▶ _WHAT YOU ARE ASKED TO DO_: Rewrite the records below, changing every "mud flap" to "splash guard" and keeping all other text the same.

▶ _DATA ROWS_:
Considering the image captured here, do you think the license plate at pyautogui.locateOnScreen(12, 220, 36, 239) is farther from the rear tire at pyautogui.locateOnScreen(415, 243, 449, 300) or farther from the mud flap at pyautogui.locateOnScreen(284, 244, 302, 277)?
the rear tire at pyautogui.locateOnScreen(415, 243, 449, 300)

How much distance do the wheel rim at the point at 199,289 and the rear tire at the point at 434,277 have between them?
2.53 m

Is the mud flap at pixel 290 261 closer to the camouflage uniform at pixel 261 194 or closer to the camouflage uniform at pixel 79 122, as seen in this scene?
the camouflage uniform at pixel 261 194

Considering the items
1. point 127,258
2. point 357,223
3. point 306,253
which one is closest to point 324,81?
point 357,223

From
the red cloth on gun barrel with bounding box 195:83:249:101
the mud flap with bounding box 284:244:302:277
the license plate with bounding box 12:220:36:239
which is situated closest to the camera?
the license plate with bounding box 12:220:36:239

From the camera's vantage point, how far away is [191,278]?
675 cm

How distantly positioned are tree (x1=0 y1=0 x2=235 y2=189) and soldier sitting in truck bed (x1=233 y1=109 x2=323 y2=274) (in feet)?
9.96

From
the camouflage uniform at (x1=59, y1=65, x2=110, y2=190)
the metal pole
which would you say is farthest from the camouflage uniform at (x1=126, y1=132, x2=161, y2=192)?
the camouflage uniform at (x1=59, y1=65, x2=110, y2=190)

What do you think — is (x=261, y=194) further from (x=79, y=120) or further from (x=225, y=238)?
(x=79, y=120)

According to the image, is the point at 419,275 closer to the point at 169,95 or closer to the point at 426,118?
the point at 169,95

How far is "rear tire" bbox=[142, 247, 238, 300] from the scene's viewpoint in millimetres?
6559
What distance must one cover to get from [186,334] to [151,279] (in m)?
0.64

▶ _TASK OUTPUT_:
Considering the image captured here, do you think the license plate at pyautogui.locateOnScreen(12, 220, 36, 239) is farther from the rear tire at pyautogui.locateOnScreen(415, 243, 449, 300) or farther from the splash guard at pyautogui.locateOnScreen(284, 244, 302, 277)?
the rear tire at pyautogui.locateOnScreen(415, 243, 449, 300)

How much distance do the wheel rim at the point at 199,289 and the rear tire at the point at 434,277 have between them?
2.53 m

Is the splash guard at pixel 290 261 closer to the camouflage uniform at pixel 261 194 or closer to the camouflage uniform at pixel 79 122, as seen in this scene?
the camouflage uniform at pixel 261 194

Considering the items
1. point 127,258
2. point 357,223
3. point 306,253
which one is closest to point 324,81?
point 357,223

From
the red cloth on gun barrel with bounding box 195:83:249:101
the splash guard with bounding box 284:244:302:277
the license plate with bounding box 12:220:36:239
which is situated closest to the camera?
the license plate with bounding box 12:220:36:239

From the camera's vantage point, how far away is [191,278]?
675 cm

How distantly positioned are tree (x1=0 y1=0 x2=235 y2=189) and soldier sitting in truck bed (x1=233 y1=109 x2=323 y2=274) (in feet)?
9.96

From
the camouflage uniform at (x1=59, y1=65, x2=110, y2=190)
the metal pole
which would you say is farthest from the camouflage uniform at (x1=126, y1=132, x2=161, y2=192)?
the camouflage uniform at (x1=59, y1=65, x2=110, y2=190)

What do you think — is (x=261, y=194) further from (x=79, y=120) or further from (x=225, y=238)?
(x=79, y=120)

According to the image, is the point at 419,275 closer to the point at 169,95 or closer to the point at 426,118?
the point at 169,95

How far is "rear tire" bbox=[142, 247, 238, 300] from the scene's viewpoint in millimetres?
6559
What distance must one cover to get from [186,334] to [151,279] (in m)?
0.64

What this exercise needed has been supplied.